Al llegar la noche, los centros comerciales, los espacios públicos de confianza, se enrejan, apagan la luz o la dejan tenue para que los pocos caminantes nocturnos se orienten hacia su lugar. Allí, mientras unas salen del trabajo, otros entran. Y no es que el quinteto de mujeres, aquel del principio de esta crónica, sea el equipo del turno nocturno de las oficinas donde van las aburridas. Nada que ver. El quinteto viene del burdel instalado entre los puestos de automóviles del estacionamiento, como varios otros burdeles en otros centros comerciales de la ciudad. Así los clientes llegan hasta allí, confiados en la seguridad, entregan las llaves del auto al parquero y desaparecen furtivamente tras las puertas de lo que pareciera un elegante club.

La diferencia de estos burdeles con los del centro es que hacen un alto en las mañanas para retomar la actividad al mediodía, cuando algunos clientes vienen a calentar los motores antes de iniciar la jornada laboral vespertina. Pero el movimiento aumenta cuando las oficinas, las tiendas, los restaurantes cierran y la gente de paso ya no tiene dónde ir. Es entonces cuando la cola para entrar al estacionamiento del centro comercial se hace de camionetas cuatro por cuatro y sedanes en muy buenas condiciones. Casi todos con vidrios ahumados; los que no permiten imaginar cómo será los ocupantes que pasan en oscuridad: hombres solos con aspecto de solvencia económica.  Solvencia que les permite tomar y brindar con whisky dieciocho años, quizás champaña, pagar la compañía de la chica y unos cuantos gramos de coca a precio de revendedores. Muchas veces la coca sustituye al sexo porque sus efectos secundarios no le permiten cumplir el principal al caballero y la trabajadora sexual queda liberada de compromiso.

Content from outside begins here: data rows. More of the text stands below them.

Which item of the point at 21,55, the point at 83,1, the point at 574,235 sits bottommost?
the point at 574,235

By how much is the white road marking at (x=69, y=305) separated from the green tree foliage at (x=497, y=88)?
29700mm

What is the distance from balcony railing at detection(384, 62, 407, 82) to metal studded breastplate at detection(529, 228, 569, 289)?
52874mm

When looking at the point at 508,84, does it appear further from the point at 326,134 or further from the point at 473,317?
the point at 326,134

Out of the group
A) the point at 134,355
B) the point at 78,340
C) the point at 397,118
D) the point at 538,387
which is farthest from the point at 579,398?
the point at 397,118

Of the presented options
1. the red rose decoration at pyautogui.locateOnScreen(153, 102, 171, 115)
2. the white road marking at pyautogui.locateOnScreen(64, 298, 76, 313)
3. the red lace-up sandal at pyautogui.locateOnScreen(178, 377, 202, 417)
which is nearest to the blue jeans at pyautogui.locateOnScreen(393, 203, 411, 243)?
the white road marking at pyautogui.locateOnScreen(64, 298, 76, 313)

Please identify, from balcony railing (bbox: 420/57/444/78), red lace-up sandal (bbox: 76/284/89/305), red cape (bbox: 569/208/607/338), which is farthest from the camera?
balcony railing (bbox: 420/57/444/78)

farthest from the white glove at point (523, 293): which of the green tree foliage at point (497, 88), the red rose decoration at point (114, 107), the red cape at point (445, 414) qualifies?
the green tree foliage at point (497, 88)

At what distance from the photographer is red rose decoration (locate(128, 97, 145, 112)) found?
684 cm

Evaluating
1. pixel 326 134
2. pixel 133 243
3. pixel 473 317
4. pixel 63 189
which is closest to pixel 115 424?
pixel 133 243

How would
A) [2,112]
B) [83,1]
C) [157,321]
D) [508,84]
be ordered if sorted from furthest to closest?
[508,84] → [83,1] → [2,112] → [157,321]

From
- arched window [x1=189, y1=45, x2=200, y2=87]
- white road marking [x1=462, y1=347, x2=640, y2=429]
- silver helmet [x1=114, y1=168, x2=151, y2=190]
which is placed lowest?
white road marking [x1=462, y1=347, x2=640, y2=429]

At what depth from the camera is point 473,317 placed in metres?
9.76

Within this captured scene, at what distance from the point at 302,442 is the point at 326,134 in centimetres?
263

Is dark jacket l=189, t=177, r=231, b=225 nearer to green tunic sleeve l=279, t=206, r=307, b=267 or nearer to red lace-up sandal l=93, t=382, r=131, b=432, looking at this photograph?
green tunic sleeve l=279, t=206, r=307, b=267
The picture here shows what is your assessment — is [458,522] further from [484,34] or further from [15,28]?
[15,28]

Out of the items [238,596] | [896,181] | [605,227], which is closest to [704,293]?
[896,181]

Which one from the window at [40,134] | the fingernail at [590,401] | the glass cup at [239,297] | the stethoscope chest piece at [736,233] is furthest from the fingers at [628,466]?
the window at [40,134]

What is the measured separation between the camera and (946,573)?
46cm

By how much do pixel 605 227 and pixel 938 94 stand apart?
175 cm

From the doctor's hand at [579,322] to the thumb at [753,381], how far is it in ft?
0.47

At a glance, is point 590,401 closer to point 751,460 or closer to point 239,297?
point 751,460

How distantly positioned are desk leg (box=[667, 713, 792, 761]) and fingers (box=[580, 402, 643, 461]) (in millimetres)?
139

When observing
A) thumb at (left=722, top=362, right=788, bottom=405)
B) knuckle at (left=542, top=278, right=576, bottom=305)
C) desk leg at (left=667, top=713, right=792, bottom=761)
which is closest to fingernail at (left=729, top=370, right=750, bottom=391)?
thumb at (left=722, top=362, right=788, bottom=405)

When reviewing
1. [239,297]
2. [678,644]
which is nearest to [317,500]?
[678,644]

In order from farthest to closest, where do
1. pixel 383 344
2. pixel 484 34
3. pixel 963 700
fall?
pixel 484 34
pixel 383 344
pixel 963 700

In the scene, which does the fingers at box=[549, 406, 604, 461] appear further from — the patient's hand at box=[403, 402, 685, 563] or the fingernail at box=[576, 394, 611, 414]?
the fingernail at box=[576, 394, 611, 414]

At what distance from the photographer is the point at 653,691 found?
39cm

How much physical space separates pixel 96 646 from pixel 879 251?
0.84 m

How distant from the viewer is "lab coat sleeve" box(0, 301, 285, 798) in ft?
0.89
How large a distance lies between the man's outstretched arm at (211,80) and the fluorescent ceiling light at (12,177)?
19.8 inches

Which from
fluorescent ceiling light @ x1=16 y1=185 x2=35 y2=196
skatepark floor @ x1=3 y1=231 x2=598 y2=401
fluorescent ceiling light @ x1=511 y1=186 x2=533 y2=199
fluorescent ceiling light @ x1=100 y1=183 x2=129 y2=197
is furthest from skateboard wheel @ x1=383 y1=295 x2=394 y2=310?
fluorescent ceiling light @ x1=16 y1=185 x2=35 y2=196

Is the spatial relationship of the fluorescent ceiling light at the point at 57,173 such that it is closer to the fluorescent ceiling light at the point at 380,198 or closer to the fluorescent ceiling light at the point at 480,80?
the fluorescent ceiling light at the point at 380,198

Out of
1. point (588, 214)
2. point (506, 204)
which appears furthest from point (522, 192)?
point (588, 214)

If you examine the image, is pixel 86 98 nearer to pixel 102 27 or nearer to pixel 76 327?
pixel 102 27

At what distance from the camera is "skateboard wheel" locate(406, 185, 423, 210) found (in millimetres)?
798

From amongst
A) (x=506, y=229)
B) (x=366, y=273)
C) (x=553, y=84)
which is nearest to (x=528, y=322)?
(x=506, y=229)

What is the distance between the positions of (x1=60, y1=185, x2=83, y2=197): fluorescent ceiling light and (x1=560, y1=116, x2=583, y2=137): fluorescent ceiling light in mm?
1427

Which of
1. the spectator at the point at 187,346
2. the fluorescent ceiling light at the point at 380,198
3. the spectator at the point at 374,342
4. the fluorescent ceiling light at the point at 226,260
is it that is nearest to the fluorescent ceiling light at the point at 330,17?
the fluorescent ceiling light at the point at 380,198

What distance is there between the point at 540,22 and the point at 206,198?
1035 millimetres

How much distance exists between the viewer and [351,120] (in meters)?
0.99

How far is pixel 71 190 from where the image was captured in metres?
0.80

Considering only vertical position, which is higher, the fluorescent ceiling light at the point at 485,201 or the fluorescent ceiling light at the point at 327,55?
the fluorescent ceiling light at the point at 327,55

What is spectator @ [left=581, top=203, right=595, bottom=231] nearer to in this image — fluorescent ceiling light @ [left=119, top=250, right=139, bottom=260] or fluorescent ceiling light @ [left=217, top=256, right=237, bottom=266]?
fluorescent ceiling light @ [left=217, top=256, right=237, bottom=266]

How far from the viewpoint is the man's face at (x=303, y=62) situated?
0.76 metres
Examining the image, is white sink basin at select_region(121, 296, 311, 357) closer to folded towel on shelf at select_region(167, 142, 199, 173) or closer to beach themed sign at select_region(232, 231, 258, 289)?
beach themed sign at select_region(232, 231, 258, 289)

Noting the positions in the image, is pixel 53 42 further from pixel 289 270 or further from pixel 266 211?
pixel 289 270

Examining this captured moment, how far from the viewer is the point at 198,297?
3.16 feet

Durante el día en el centro-centro, los burdeles y hoteles de a rato siguen prestando sus servicios sin fin pero las ofertas sexuales en las esquinas, plazas, pasillos, sótanos y dónde uno menos se imagina, se diversifican.  Las mujeres maduras, las doñas que ya no salen de noche, a pesar de las tetas caídas, abdomen flácido, cejas y labios pintados como de muñecas de trapo, aparecen para atender su clientela: casi siempre desempleados o jóvenes deseosos de aprender con su experiencia o la fantasía de poseer a la madre, o a la abuela, vaya usted a saber. Pero si el cliente tiene otras  necesidades puede conseguir más jóvenes, adolescentes, tan frescas o frescos como entre los diez y los dieciséis años, a solicitud expresa a los proveedores. Posiblemente en los centros comerciales también.